Our First
It took the ashtray filled with sea glass to start the flow. I knew it would be that way. A flash flood. A cloudburst. And now I am empty, left with the convulsive heaving and sighing of a spent child. I spread the sea glass on the whitewashed table we fashioned from driftwood. Slowly, I rub my thumb across the embossed I heart New York on the inside bottom of the tray. It is a truly tacky souvenir. We called it our trash tray. We? Our?
We found the tray on a park bench the weekend we always referred to as Our First. First time to New York. First time we had a legal drink. First time we slept together. First time we said, I love you. And it was our twenty-first birthday.

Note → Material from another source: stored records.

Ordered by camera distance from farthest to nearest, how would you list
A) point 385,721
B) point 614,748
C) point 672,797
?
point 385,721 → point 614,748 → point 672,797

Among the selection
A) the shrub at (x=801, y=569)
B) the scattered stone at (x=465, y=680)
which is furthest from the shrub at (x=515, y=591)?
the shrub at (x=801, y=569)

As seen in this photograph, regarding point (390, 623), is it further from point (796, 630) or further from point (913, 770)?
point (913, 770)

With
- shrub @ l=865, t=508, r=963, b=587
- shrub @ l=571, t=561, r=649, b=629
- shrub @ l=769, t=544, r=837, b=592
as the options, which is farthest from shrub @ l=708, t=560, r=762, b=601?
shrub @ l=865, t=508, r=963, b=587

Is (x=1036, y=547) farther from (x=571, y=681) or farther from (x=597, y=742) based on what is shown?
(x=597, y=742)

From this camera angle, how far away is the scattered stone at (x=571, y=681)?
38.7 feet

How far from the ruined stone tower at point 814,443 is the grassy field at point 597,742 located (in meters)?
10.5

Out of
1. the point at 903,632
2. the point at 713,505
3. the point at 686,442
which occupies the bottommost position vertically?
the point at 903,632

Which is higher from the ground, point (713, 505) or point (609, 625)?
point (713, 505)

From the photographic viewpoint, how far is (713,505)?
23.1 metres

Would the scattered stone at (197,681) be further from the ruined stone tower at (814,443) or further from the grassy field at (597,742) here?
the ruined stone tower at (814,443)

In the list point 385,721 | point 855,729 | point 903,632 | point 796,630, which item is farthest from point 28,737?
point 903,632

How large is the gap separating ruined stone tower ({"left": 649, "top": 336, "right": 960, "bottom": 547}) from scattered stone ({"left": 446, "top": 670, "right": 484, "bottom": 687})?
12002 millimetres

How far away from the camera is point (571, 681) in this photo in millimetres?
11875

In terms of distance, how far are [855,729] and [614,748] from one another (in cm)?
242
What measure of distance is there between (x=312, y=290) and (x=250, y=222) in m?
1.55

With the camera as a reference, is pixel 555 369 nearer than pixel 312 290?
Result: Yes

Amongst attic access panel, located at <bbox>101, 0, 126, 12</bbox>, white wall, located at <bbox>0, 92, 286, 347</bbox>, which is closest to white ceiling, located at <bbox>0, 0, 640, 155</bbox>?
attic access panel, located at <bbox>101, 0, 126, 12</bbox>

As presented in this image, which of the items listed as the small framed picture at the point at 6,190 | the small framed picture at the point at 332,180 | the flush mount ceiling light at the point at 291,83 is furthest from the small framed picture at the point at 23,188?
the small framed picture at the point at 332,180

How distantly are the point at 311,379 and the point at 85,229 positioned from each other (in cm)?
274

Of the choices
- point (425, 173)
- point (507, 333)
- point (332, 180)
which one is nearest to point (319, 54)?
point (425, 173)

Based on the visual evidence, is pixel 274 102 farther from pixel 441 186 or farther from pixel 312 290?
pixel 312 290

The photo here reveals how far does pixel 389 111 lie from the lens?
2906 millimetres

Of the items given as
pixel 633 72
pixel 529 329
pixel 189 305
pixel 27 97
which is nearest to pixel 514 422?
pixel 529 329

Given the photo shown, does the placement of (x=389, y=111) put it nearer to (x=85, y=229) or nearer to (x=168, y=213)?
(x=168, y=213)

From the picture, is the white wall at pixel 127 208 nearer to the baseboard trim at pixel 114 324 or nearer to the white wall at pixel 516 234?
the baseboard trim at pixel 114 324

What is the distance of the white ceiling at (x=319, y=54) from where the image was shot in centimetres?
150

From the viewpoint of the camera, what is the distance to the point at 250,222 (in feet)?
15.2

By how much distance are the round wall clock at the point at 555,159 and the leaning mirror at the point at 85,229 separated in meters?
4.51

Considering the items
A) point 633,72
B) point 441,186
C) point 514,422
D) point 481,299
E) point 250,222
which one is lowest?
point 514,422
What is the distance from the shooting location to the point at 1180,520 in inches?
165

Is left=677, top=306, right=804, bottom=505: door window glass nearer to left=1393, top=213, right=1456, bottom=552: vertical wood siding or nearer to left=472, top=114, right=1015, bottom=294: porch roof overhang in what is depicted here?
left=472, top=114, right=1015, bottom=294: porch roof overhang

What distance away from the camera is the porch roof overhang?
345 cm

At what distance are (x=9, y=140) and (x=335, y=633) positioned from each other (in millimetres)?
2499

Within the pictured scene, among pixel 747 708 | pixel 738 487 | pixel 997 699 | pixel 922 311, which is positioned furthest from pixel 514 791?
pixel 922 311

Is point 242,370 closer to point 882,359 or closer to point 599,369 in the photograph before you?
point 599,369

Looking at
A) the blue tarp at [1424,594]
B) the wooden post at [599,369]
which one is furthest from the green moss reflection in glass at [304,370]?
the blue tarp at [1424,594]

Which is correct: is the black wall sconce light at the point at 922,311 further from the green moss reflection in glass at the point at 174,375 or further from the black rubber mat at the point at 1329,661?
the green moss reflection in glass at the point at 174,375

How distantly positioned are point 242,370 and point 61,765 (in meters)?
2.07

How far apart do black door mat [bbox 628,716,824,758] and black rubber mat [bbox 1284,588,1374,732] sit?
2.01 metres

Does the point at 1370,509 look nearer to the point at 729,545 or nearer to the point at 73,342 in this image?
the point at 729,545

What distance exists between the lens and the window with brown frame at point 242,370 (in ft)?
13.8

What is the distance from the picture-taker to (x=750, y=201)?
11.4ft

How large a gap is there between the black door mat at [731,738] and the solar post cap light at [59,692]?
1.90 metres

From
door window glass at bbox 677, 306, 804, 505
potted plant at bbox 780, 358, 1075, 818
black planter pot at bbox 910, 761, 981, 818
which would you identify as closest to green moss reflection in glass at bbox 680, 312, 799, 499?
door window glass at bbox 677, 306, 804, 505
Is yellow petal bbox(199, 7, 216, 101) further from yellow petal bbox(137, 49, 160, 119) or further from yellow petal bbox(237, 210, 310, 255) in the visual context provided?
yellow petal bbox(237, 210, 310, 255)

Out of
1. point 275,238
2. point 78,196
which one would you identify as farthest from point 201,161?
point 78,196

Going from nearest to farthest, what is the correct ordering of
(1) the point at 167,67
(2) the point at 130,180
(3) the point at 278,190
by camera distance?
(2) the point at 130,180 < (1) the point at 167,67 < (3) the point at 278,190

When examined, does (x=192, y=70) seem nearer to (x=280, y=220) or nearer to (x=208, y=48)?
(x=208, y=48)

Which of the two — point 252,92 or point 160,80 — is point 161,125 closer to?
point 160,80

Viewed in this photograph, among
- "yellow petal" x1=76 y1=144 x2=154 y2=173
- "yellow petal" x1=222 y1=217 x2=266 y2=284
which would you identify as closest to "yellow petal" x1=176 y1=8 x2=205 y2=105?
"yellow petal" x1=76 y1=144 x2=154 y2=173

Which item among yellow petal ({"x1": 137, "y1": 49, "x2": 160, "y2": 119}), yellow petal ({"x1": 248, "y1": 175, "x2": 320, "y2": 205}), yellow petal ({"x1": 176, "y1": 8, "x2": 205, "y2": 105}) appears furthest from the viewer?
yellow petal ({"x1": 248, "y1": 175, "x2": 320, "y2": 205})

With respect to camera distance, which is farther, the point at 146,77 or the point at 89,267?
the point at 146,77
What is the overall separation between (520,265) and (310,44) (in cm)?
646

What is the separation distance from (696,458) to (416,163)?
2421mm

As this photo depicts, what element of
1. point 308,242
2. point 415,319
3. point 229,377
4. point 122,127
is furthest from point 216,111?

We smoked our last semester of grad-school. My father lectured me one weekend until I screamed into his face, “you should be thankful it’s only cigarettes.” The astonished look on his face forced me to pause and grasp the ridiculousness of the situation, and the immaturity of my behavior. I laughed when Dad threw his hands into the air and said, “with her great ability to think logically my daughter earned a PhD.” I fell into his arms and promised to give it up. When I told Ashton, he agreed we were going through a delayed adolescent rebellion. We tossed the cigarettes and kept the tray.
If there had been Facebook in those days we probably would have looked for other couples who share birthdays. Surely there were—are—others. Probably none named Ashton and Angela, but others.
After we married, we brought the tray here to the beach house, We lived here for four years and nearly froze in the winters. When we wanted to start our family, we bought a house close to the college where we both taught. As we waited for the magic event, we often talked about the family vacations we’d have at our summer house. But I didn’t get pregnant. Treatments failed and we decided to adopt. When our first attempt fell through at the last minute, I said I couldn’t go through the experience again. Ashton agreed.
It turned out for the best. Two years later a tragedy left us with three children under the age of seven. We were keeping Ashton’s sister’s children while she and her husband took a trip. A plane crash is so sudden. So shocking. Everything changed. With a lot of love, a big lug of a dog, and our summer home, we came through and the children became ours.
I swoop the sea glass into my hands and let it ripple into the tray. I take the wooden treasure box from its place, nestled in an irregular nook of the driftwood. I sit on the floor, fold my legs, and cradle our box in the circle. We bought the shell-covered box at a craft show on our first anniversary. Always a romantic, Ashton kept the notes we had written to one another over the years in the box. The last time I looked inside, the latest ones were on top. Now they are reversed, the early ones on top. The first one has a teardrop drawn in pencil on the front. Our first fight is printed in block letters under the teardrop. I know what is inside without looking. We’d each made rub-offs of the I heart New York and substituted You for New York.
I get up, make a cup of tea, and return to the box. I leaf through the notes, knowing them by heart. Our first anniversary. Our first Christmas. Our first house.
Happy times. Sad times. Triumphs, Tragedies. Always love.
I’m not cried out after all. I wish my dad were alive to wrap me in his arms and call me his wee bonnie lass. And most of all, I wish for Ashton.
Whispering a tiny prayer, I ask for courage. Ashton rearranged the notes. I’m sure there is a new one on the bottom. After a gulp of warm tea I turn the stack over. As I suspected, on the bottom is a crisp envelope labeled with his square printing, Our first birthday apart. I hold it to my cheek and try with all of my heart to feel him, to smell him, to touch him. As I open it, I catch, or think I catch, the spicy scent of his aftershave. His handwriting, slightly shaky because the cancer and treatments weakened him, fills my eyes with fresh tears.
I won’t be with you when our granddaughter is born. They say there is a good chance she will arrive on our birthday. That would be nice. Love her with all of our heart. The tears roll down my cheeks as my eyes move to the bottom of the page. I tenderly trace my fingers across the rub-off of I heart New York with You substituted for New York.